Vittoriosa in Supercoppa, sì, ma anche eliminata nei quarti di Coppa Italia da Cantù dopo una partita mai (e non solo mal) giocata. Gli alti e bassi della Milano dei canestri sembrano infiniti. «Ma dipende dall’angolo di visuale» si giustifica Livio Proli, presidente dell’Olimpia che come ogni anno deve lottare con i pronostici che vedono la sua squadra strafavorita in Italia e con i risultati che invece la dicono un po’ diversa. Presidente, di quali angoli di visuale parla? «Se la vedo dall’angolo delle aspettative dei tifosi, inclusi noi dirigenti, dal peso del nome della società e della sua storia, c’è delusione per come è andata l’Eurolega. Se devo dare un voto alla stagione finora, allora le do un 6 meno». E l’altro angolo di visuale quale? «Da dirigente d’azienda, penso che questa è una squadra rifatta da zero, con una parte del budget usato per “pulire” il pregresso, che ha comunque giocato a livelli altissimi e che sapevamo che avremmo dovuto guardare i risultati sui tre anni». Quindi il voto cambia? «Sì. Per una squadra che ha giocato male solo due partite su 60, che si allena sempre bene, che ha reagito dopo la batosta di Coppa Italia, il voto aumenta a 7». Anche con un’Eurolega da penultimo posto? «In pochi ricordano che siamo partiti con tre esordienti assoluti. Gudaitis e Tar-czewski sono esplosi, ma hanno solo 24 anni. Abbiamo perso 8 partite dopo essere stati avanti nell’ultimo quarto. Ci manca quell’ultimo centimetro. Questo era l’anno base, faremo piccoli ritocchi dopo la fine dei playoff».

Staff

«Confermatissimo». Anche se i playoff andassero male? «Anche. Vedo come il gruppo, staff e giocatori, lavora, quest’anno abbiamo azzeccato le qualità umane. Non dovremo ricostruire da zero».

E italiani parte integrante?

«E lo sono. Il progetto considera molto i giocatori italiani. Ma poi un volta in campo bisogna difendere e fare punti.

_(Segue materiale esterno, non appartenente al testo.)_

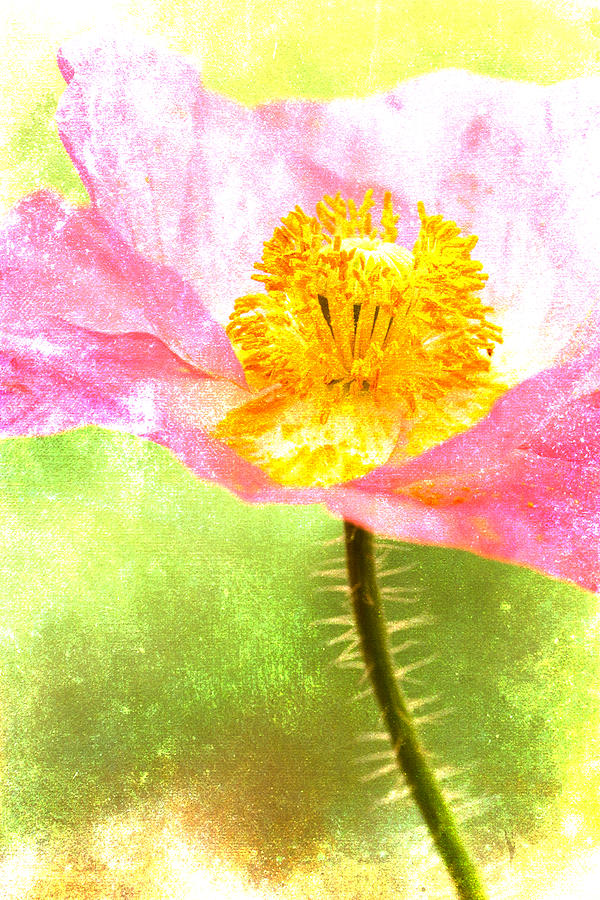 Poppy Photograph - Pink Poppy on Green by Carol Leigh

Il passaporto non può essere una corsia preferenziale, chi merita gioca».

Sconfitte in Italia

«Siamo comunque primi. Il livello in Italia è migliorato. E le avversarie danno sempre il doppio contro di noi: battere l’Olimpia dà un senso alla stagione di ogni club».

Europa

«Perché il nostro giocatore più pagato prende meno del meno pagato del Fenerbahce. E se in Italia io sull’ingaggio di un giocatore pago il 60% di tasse, i nostri avversari in Turchia, per esempio, hanno un’aliquota del 10%. Così è difficile». Ma se il budget fa classifica in Europa, allora dovrebbe farla anche in Italia. Come la mettiamo? «Intanto anche in Europa vogliamo arrivare in alto e restarci. Poi Milano ha 24 milioni di budget. Di cui 7 vanno allo Stato, 3 per l’affitto del Forum, sapete quanto costano gli appartamenti per i giocatori a Milano? Molto di più di quelli che costerebbero, per fare un esempio, ad Avellino o Brescia. E poi noi “paghiamo” Siena». In che senso? «Ha fatto passare la teoria che chi ha più budget vince sempre. Invece per vincere sempre devi avere il budget ma anche “controllare” il sistema basket. In condizioni normali non si può vincere sempre, ci può stare che si perda. Però l’Olimpia fa più notizia quando perde che quando vince».

Minucci

«Ero l’unico ad attaccarlo quando era potente, sono l’unico che gli ha concesso dignità quando è stato maltrattato. Dove sono tutti quelli che gli baciavano la mano?».